You asked about franchising, our answer is no. I could not imagine franchising because we are dealing with the most precious people in a family, there is no margin for error, we see this as sacred work. Our operations would be wholly owned and operated by us.

In terms of Canada, we would love to come to Canada, but Canada has not yet legislated for this. We are hoping this changes, that people get excited about it, and we will be there.

WT: Is this an issue in some states too, or is this a US Federal matter? Is there a permit that you get from a state?
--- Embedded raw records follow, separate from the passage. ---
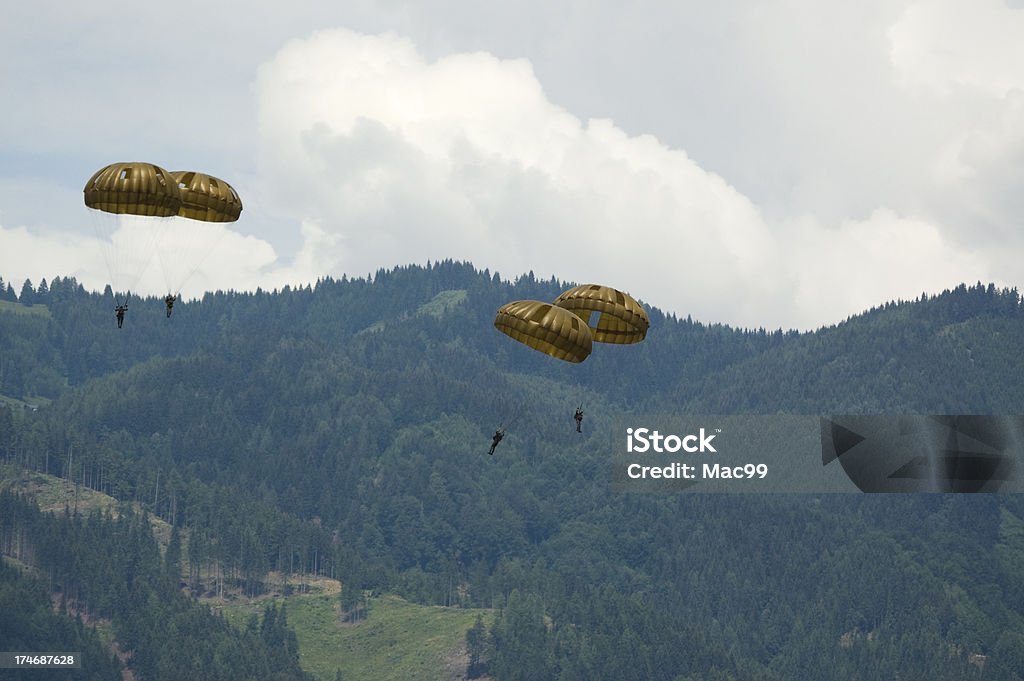 Paratroopers - スカイダイビングのロイヤリティフリーストックフォト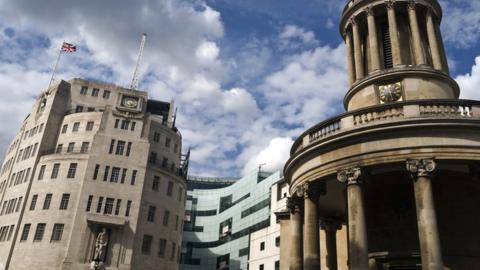 鶹 Broadcasting House, London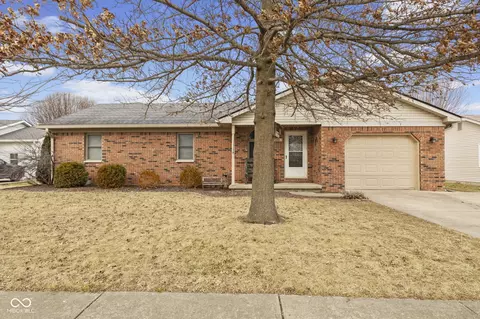 1282 Pin Oak Ct, Martinsville, IN 46151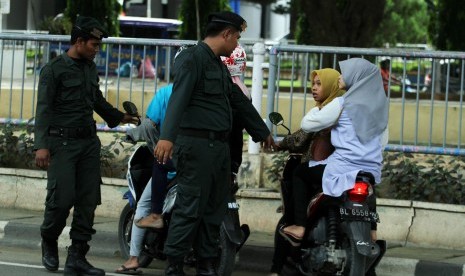 Petugas Wilayatul Hisbah (WH) melakukan razia Pengawasan dan Penegakan Syariat Islam di Lhokseumawe, Provinsi Aceh, Jumat (9/12). 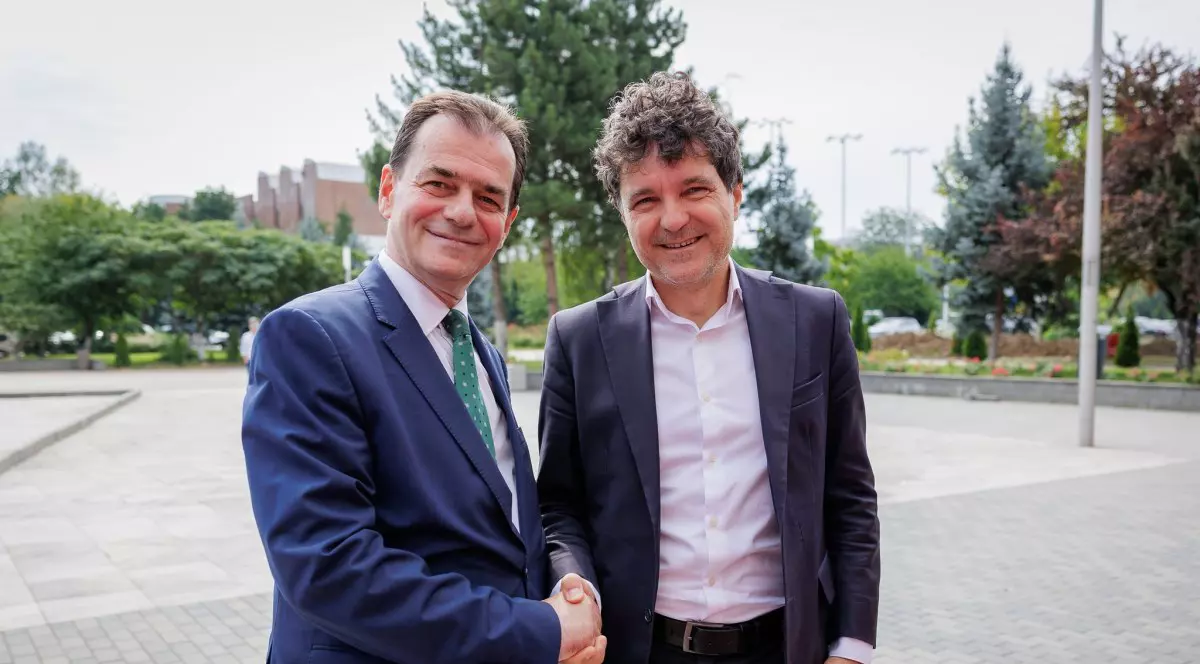 Când era președintele PNL, Ludovic Orban (stânga) l-a susținut pe Nicușor Dan la alegerile din 2020 de la Primăria Capitalei. Foto: Facebook Forța Dreptei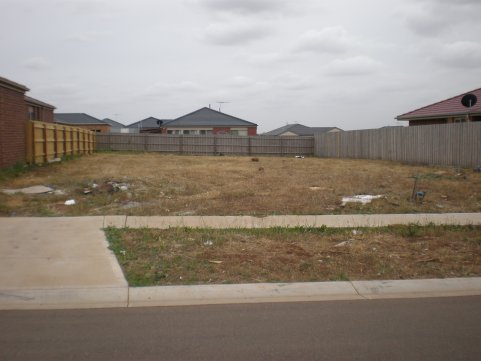 Huge Frontage! Picture 1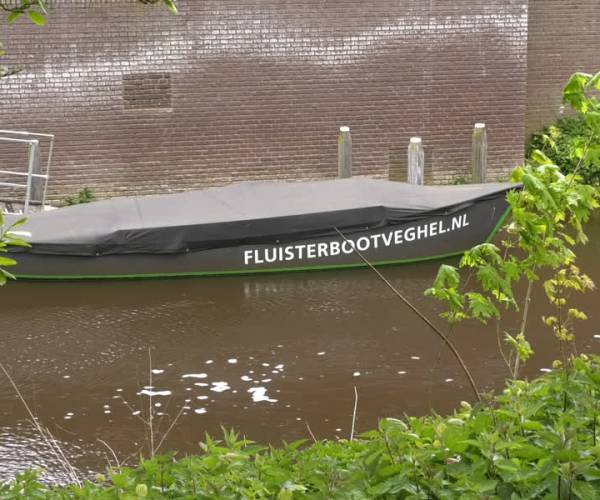 Fluisterboot Veghel vaart weer (video)
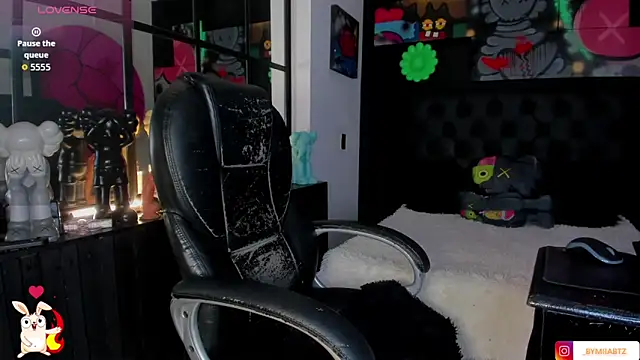 miIa bratz online show from February 2026 08:15:02 PM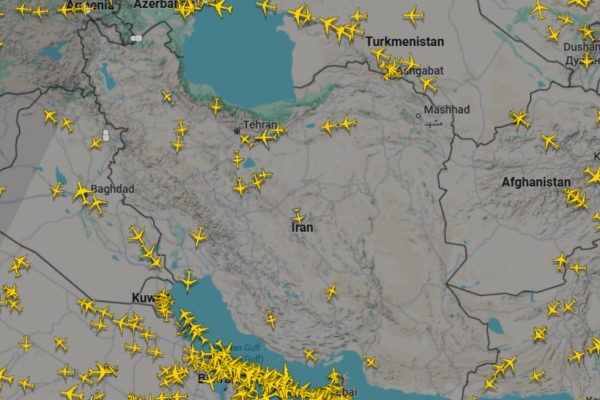 EN VIVO | El ex príncipe heredero de Irán sostuvo que bajo el régimen ayatolá el país quedó ligado al “terrorismo, el extremismo y la pobreza”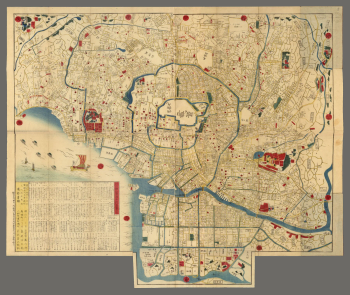 Plan général d'Edo en xylographie quadrichrome : château shogunal figuré comme espace vierge au centre, entouré de douves bleues en spirale concentrique, quartiers en blanc et jaune parsemés de cartouches rouges pour les temples, baie d'Edo avec voiliers à gauche, long bloc de texte en bas à gauche.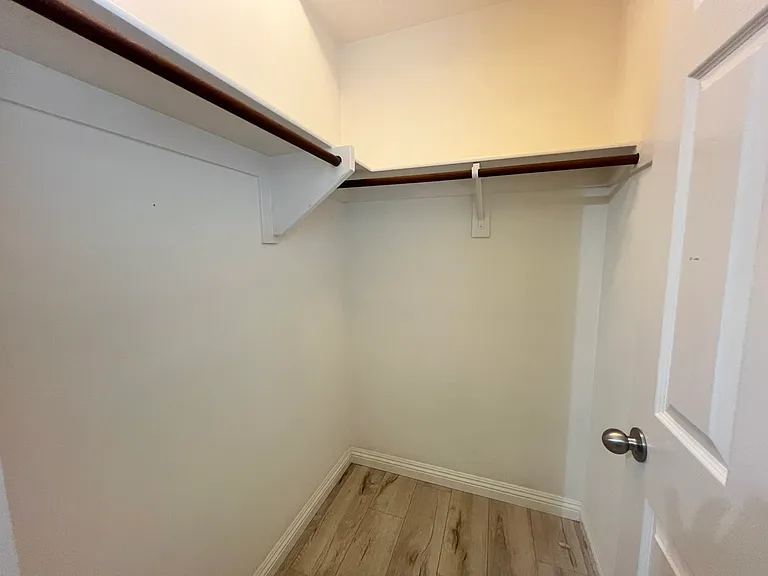 15907 Fountain Ln — Photo 17
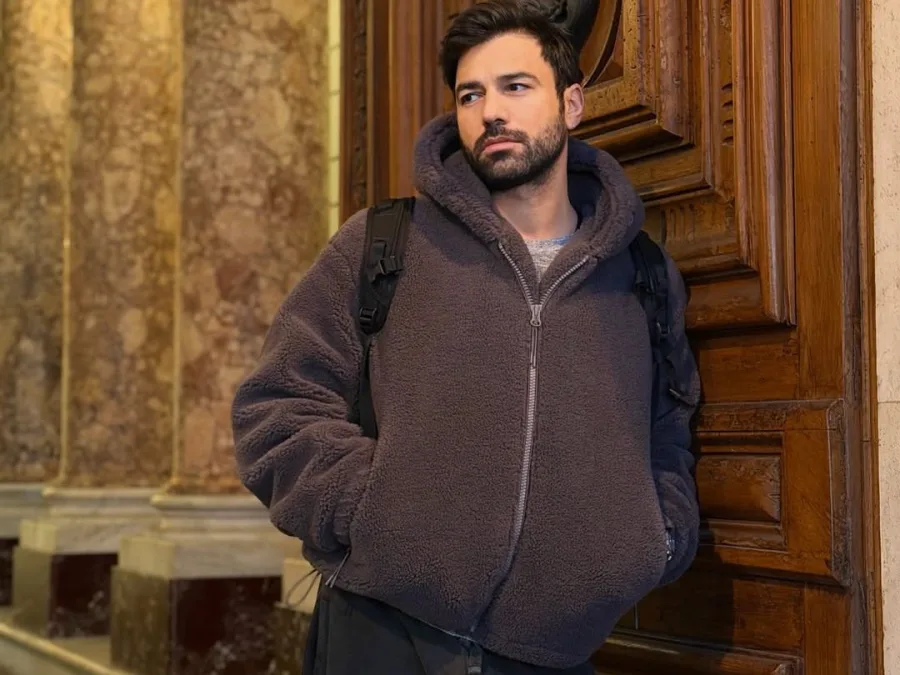 Ο Αντρέας Γεωργίου, δημιουργός της νέας σειράς του Mega, σε φωτογραφία από τον προσωπικό του λογαριασμό.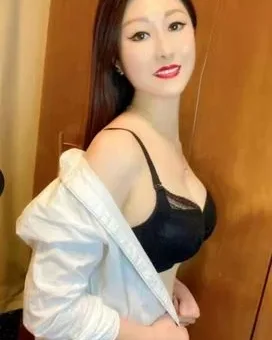 Photo from listing “Eylla”, age 27
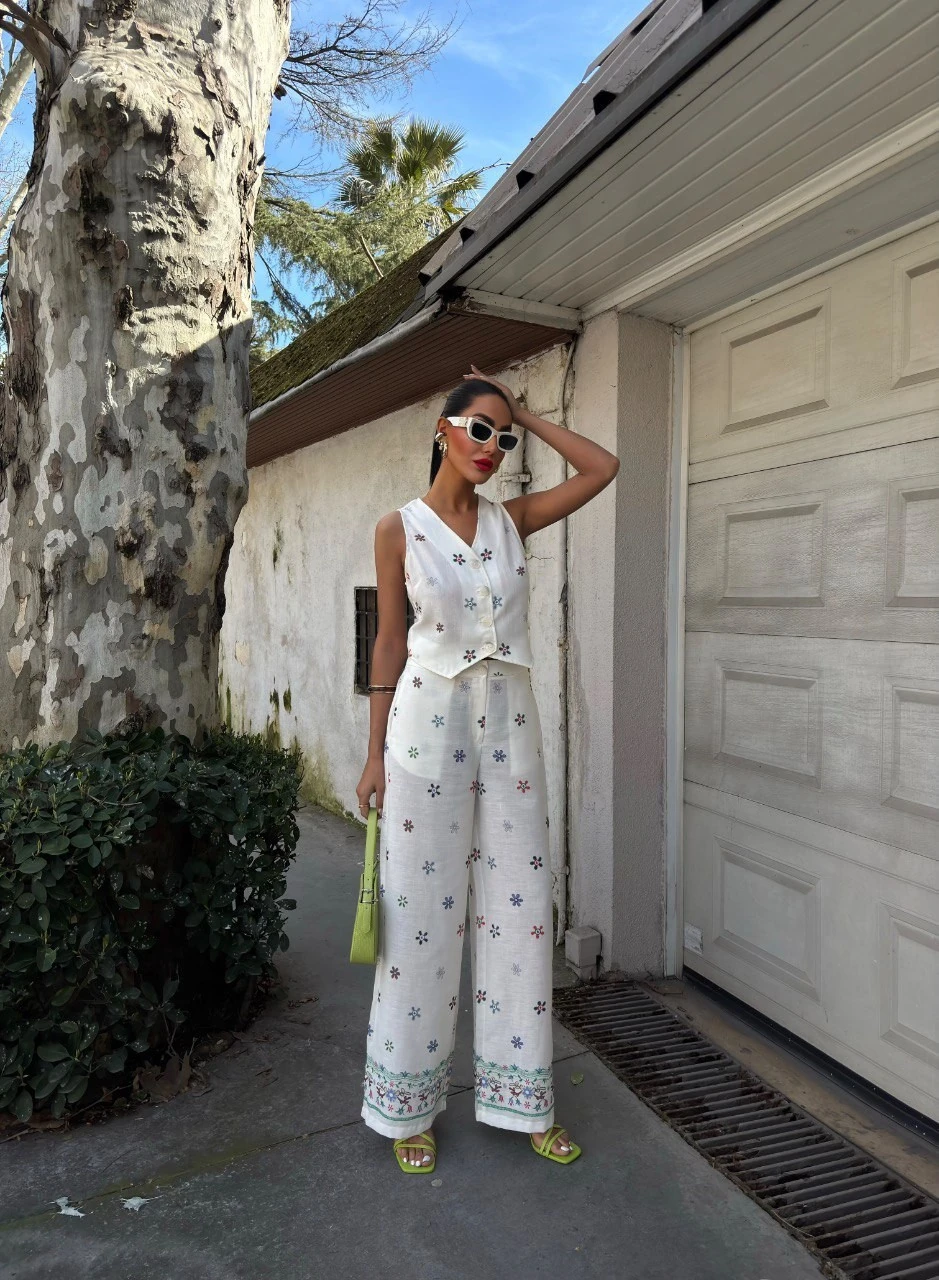 Desenli Detaylı Yumuşak Keten Takım % 100 Pamuk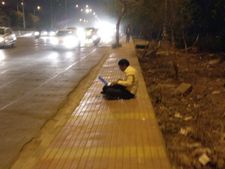 These memes of a man working on footpath will surely make you giggle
Truman: It is not federal. That is the reason why change has been so slow in the US, everything happens state by state, so the regulations change that way as well. In Washington, we were the first state to ratify, and then Colorado and Oregon followed suit, they have also ratified, and now there are a number of states behind that coming in the next year. We expect this to sweep across the US and then the rest of the world will follow suit.

WT: One last question, everybody has seen a Western movie, there is always a burial scene. Are you just now coming back around to how things were previously? Are burials coming full circle?

Truman: I would go with a slightly longer timeline. We have been returning to earth for millions of years. It’s only been since the Civil War, when embalming began, that we have been altering our methods in ways that slow down the natural process. Our view is not that there is a huge change in general, there has just been an anomaly for the last 150 years. We are going back to the natural way, that is way before cowboys, just making sure the last act is one that gives back. I think it’s really important, especially given the world we live in now.

WT: Have you figured out if everyone who died in the US or Canada did this process going forward, how good for the environment would that be?

Truman: We calculate that our process uses one-tenth of the fossil fuel that cremation does.

So, in essence, we would lessen the cremation carbon footprint by 90%. Each cremation produces around 500 lbs of CO2, multiplied by two and a half million people who die in the US each year, figure the cremation percentage on that; we are talking about millions of tonnes of CO2 that would be saved.

WT: Thank you, we will leave it there.